5:15 PM - 6:45 PM
[MIS01-P04] The Middle and Late Holocene environmental history, fire dynamics and climate changes in Yenisei Siberia revealed by a high-resolution peat archive
Keywords:The Middle and Late Holocene environmental history, Yenisei Siberia, fire dynamics, climate changes, high-resolution peat archive
High-latitude ecosystems are particularly vulnerable to environmental change. Our paleoecological study is focused on one of the palsa mires located at the eastern edge of the West Siberian Lowlands (Yenisei Siberia) in the forest-tundra ecotone. Perennial frost mounds, often called as palsas and peat plateaus, are the dominant landscape type in this region. The reconstruction of the Holocene environmental history is based on high resolution (up to decadal) palaeoecological evidence based on detailed AMS radiocarbon dating, plant macrofossils, macroscopic charcoal, testate amoebae, loss on ignition, peat humification, elemental and stable isotopic records from a 8 m long peat sequence, obtained from the palsa mire situated near the town of Igarka (N 67°31’53.77’ E 86°38’05.65’).
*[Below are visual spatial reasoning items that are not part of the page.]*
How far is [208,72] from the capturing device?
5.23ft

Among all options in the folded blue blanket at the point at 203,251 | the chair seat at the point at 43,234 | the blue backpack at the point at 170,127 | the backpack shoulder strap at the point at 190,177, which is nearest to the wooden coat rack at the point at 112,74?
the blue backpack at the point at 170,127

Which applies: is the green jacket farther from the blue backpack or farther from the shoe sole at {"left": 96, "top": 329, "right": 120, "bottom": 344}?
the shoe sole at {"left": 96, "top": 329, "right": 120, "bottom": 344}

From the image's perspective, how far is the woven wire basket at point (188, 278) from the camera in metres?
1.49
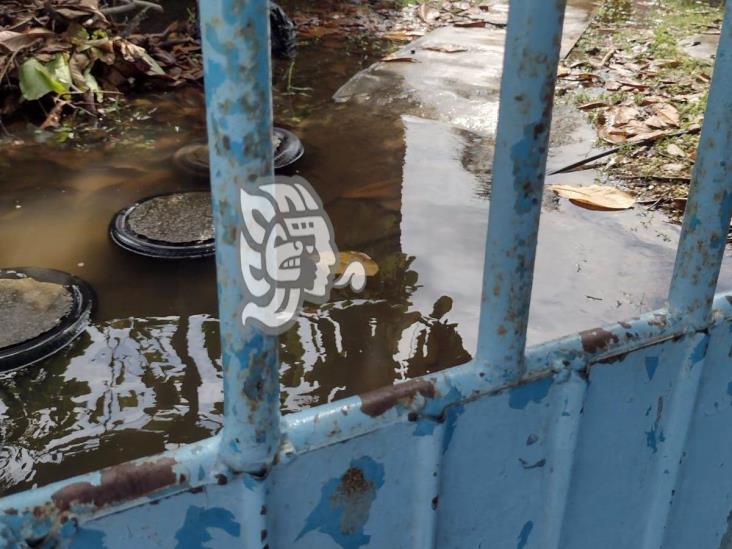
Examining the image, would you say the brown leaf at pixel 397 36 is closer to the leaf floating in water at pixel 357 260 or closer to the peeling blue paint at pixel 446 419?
the leaf floating in water at pixel 357 260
The comparison of the obtained multy-proxy paleoecological evidence with pollen data from this peatland and regional paleoclimatic reconstruction provides important new data on fire, climate and peatland interrelations during the last 6500 cal yr BP.
The obtained data show that the peatland initiation occurred at about 6350 cal yr BP by paludification of a larch forest in the conditions of climate warming and high surface wetness, possibly, due to permafrost thaw. The time interval between 6500 and 5360 cal yr BP was characterized by warm and dry climate conditions and the highest charcoal accumulation rate throughout the Mid and late Holocene. The fire return period was 70-120 years that is shorter then at present. The pollen record showed an expansion of middle taiga forests of Larix sibirica, Pinus sibirica, Picea obovata and Abies sibirica. Climate warming caused a northward shift of vegetation zone boundaries in Yenisei Siberia and an expansion of the range of Abies sibirica by about 200 km to the north compared to the present day. The increased frequency of fires and biomass burning during warm periods may promote the melting of the local permafrost, thereby enhancing the tree growth and regeneration.
The first sign of palsa formation occurred about 5360 cal yr BP and coincided with the temperature decrease, wetter and anoxic conditions in peatland. After several phases of uplifts (and relatively dryer conditions) and partial thawing and subsidence of its surface (wetter conditions) between 5360 and 2250 cal yr BP, the continuous rise of the perennial frost mound (up to the height of 5 m) accomplished by drying its surface and colonization by drought-resistant plant species, evidently, encouraged by the climate cooling and permafrost aggradation during the last two millennia. The high-resolution analyses of elemental (C and N) and stable isotope content (d13C and d15N) of the peat sequence revealed the strong linkages between the plant composition and mineralization/humification processes. Our multi-proxy study revealed detailed features of peat accumulation patterns driven by multiple interrelated allogenic and autogenic forcings, influencing changes in peat macroelement content and stable isotope composition.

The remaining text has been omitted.